The main challenge will be to deal with the case that one CPU runs out of memory, but another CPU has still free memory; in that case, the one CPU must "steal" part of the other CPU's free list. Stealing may introduce lock contention, but that may be acceptable because it may happen infrequently.

Your job is to implement per-CPU freelists and stealing when one CPU is out of memory. Run kalloctest() to see if your implementation has removed lock contention.

Some hints:

You can use the constant NCPU in kernel/param.h
Let freerange give all free memory to the CPU running freerange.
The function cpuid returns the current core, but note that you can use it when interrupts are turned off and so you will need to turn on/off interrupts in your solution.

Run usertests to see if you don't break anything.
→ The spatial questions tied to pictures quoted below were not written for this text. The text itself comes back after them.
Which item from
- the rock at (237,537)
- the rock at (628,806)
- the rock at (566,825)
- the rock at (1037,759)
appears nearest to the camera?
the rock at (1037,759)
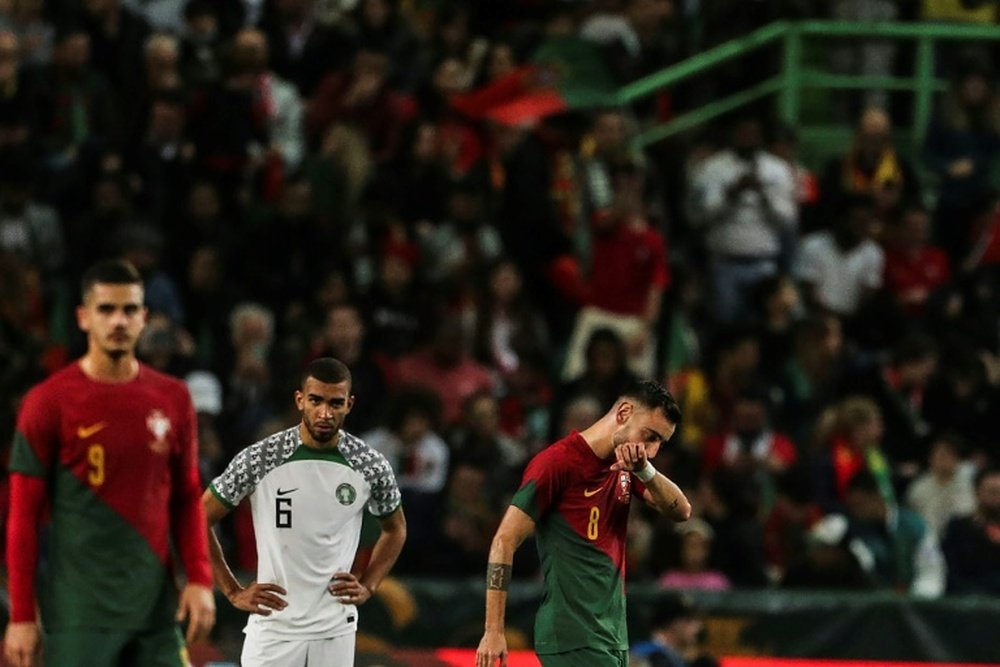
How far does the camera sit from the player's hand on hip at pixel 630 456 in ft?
28.5

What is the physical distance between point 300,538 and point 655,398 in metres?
1.63

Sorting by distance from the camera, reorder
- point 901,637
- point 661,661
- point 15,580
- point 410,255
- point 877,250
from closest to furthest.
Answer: point 15,580 → point 661,661 → point 901,637 → point 410,255 → point 877,250

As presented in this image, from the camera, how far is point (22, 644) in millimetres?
7406

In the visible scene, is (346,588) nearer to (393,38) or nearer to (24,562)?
(24,562)

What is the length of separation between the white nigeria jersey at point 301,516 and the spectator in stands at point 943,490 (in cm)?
623

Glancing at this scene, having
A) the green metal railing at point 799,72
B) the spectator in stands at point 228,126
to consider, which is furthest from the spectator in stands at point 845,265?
the spectator in stands at point 228,126

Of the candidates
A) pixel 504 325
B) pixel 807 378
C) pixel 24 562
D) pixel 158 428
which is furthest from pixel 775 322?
pixel 24 562

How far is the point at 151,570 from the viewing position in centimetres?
776

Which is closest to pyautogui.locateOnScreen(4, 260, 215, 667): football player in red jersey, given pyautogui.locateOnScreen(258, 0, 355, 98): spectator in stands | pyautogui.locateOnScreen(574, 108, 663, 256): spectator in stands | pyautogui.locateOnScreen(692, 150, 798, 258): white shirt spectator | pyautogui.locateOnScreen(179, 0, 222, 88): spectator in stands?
pyautogui.locateOnScreen(179, 0, 222, 88): spectator in stands

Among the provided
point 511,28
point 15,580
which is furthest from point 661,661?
point 511,28

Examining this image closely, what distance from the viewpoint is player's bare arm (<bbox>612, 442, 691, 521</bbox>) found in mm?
8719

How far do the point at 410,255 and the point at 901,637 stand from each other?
15.1ft

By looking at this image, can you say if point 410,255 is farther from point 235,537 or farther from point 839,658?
point 839,658

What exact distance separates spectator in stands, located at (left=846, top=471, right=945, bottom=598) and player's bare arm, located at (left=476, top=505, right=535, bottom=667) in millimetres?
5582
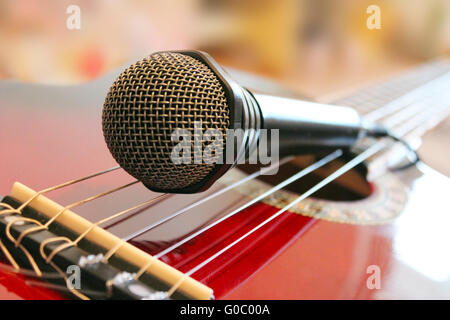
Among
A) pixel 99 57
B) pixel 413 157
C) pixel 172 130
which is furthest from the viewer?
pixel 99 57

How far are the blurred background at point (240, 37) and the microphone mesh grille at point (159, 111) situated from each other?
1.10 meters

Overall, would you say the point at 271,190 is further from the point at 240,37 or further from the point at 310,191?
the point at 240,37

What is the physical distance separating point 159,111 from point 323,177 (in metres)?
0.48

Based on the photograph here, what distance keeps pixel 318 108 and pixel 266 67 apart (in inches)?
67.6

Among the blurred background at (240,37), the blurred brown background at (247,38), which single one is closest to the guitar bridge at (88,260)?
the blurred brown background at (247,38)

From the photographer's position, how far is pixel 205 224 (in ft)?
2.02

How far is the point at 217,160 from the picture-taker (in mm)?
515

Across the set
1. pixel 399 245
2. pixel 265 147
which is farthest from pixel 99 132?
pixel 399 245

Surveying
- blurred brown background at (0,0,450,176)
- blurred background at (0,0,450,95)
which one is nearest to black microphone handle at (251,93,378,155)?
blurred brown background at (0,0,450,176)

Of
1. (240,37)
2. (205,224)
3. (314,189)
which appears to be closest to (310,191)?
(314,189)

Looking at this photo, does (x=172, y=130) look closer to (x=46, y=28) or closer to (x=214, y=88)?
(x=214, y=88)

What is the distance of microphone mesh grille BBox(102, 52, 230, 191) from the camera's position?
465 millimetres

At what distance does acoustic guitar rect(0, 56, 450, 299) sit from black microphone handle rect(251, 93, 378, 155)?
0.07 meters

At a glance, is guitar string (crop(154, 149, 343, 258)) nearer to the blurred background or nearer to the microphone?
the microphone
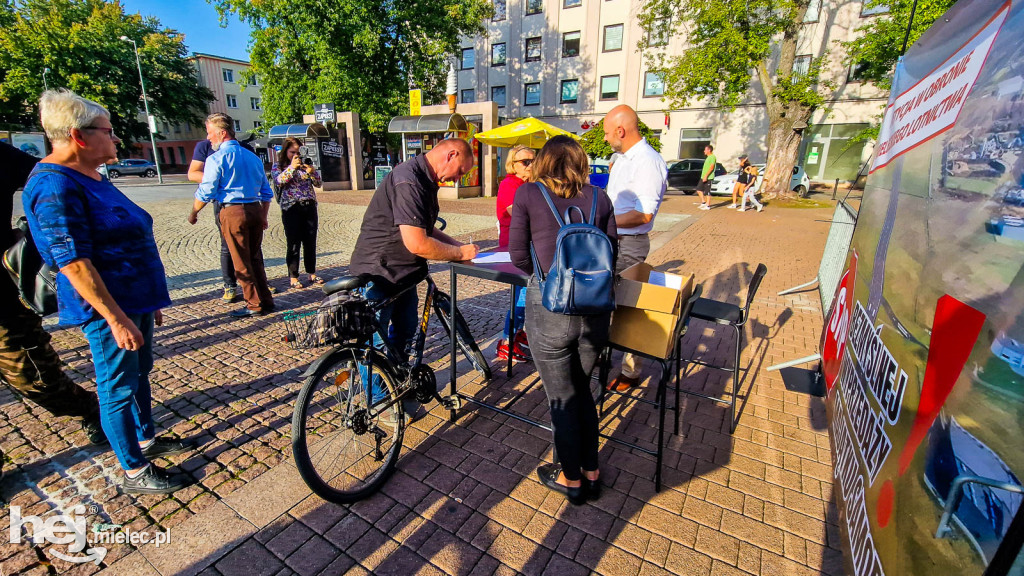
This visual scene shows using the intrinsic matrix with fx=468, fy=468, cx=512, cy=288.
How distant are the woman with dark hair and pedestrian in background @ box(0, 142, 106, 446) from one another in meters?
2.61

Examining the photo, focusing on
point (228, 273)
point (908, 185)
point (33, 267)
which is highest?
point (908, 185)

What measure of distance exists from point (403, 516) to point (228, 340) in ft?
9.78

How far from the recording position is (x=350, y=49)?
22219mm

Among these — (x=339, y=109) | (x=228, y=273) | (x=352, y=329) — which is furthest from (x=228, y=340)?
(x=339, y=109)

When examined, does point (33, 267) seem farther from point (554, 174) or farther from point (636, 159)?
point (636, 159)

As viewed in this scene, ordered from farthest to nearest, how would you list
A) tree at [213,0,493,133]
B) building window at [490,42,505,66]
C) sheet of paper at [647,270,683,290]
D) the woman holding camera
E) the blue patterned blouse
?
building window at [490,42,505,66] < tree at [213,0,493,133] < the woman holding camera < sheet of paper at [647,270,683,290] < the blue patterned blouse

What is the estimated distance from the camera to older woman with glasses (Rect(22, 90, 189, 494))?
1.95 meters

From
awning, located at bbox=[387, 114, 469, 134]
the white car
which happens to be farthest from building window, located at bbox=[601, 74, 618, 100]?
awning, located at bbox=[387, 114, 469, 134]

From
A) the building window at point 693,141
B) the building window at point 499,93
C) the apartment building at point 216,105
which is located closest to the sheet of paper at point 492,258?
the building window at point 693,141

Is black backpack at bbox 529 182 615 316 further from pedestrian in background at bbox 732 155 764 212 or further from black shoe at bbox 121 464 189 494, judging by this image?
pedestrian in background at bbox 732 155 764 212

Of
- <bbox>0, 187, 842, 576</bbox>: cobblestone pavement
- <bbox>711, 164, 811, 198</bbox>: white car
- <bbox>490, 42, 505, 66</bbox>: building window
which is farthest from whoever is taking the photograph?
<bbox>490, 42, 505, 66</bbox>: building window

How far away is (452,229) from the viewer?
1057cm

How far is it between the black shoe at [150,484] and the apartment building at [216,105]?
55599 mm

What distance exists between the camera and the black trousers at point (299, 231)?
18.6ft
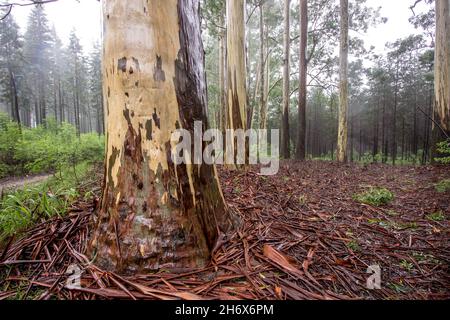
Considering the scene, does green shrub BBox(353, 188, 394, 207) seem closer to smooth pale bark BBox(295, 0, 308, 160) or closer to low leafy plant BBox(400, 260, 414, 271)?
low leafy plant BBox(400, 260, 414, 271)

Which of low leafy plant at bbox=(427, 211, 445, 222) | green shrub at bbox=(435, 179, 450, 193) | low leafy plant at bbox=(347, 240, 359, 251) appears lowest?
low leafy plant at bbox=(427, 211, 445, 222)

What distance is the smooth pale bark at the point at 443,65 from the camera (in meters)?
6.59

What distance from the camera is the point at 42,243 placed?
149cm

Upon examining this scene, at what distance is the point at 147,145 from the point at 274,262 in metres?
1.05

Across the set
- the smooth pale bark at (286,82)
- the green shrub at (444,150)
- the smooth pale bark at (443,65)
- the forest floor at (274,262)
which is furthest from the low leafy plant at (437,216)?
the smooth pale bark at (286,82)

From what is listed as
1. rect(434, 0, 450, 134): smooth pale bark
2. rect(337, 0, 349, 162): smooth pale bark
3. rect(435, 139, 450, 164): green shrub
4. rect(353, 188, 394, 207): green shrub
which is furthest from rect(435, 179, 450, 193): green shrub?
rect(337, 0, 349, 162): smooth pale bark

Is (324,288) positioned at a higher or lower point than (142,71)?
lower

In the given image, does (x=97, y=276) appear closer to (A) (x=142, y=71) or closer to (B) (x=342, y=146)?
(A) (x=142, y=71)

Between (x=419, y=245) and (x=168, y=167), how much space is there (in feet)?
6.66

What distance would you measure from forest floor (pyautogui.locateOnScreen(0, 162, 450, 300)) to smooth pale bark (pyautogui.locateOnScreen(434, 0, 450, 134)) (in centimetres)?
672

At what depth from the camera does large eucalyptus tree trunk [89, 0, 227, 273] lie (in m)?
1.29

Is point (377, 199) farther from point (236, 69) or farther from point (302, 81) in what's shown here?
point (302, 81)

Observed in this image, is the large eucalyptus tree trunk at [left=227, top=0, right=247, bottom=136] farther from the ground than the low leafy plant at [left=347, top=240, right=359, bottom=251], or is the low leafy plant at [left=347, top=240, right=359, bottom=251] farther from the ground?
the large eucalyptus tree trunk at [left=227, top=0, right=247, bottom=136]
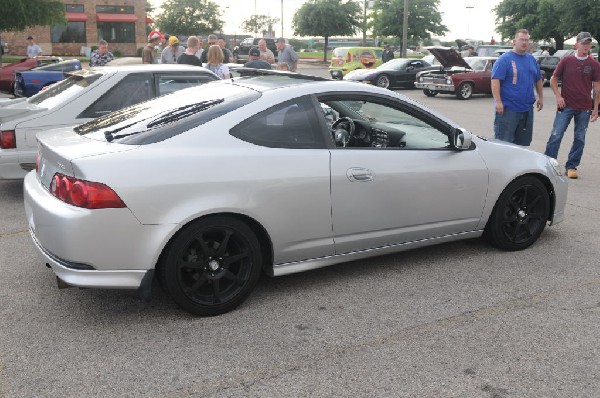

More scalabale bcache lookup

Several processes reading different files repeatedly will bottleneck in the buffer cache, bcache, in bio.c. Replace the acquire in bget with

    while(!tryacquire(&bcache.lock)) {
      printf("!");
    }

and run test0 from bcachetest and you will see "!"s.

Modify bget so that a lookup for a buffer that is in the bcache doesn't need to acquire bcache.lock. This is more tricky than the kalloc assignment, because bcache buffers are truly shared among processes. You must maintain the invariant that a buffer is only once in memory.

There are several races that bcache.lock protects against, including:

A brelse may set b->ref to 0, while concurrent bget is incrementing it.
Two bget may see b->ref = 0 and one may re-use the buffer, while the other may replaces it with another block.
A concurrent brelse modifies the list that bget traverses.

A challenge is testing whether you code is still correct. One way to do is to artificially delay certain operations using sleepticks. test1 trashes the buffer cache and exercises more code paths.

Here are some hints:

Read the description of buffer cache in the xv6 book (Section 7.2).
Use a simple design: i.e., don't design a lock-free implementation.
Use a simple hash table with locks per bucket.
Searching in hash table for a buffer and allocating an entry for that buffer when the buffer is not found must be atomic.
It is fine to acquire bcache.lock in brelse to update the LRU/MRU list.

Check that your implementation has less contention on test0

Make sure your implementation passes bcachetest and usertests.

Optional:

make the buffer cache more scalable (e.g., avoid taking out bcache.lock on brelse).
make lookup lock-free (Hint: use gcc's __sync_* functions.) How do you convince yourself that your implementation is correct?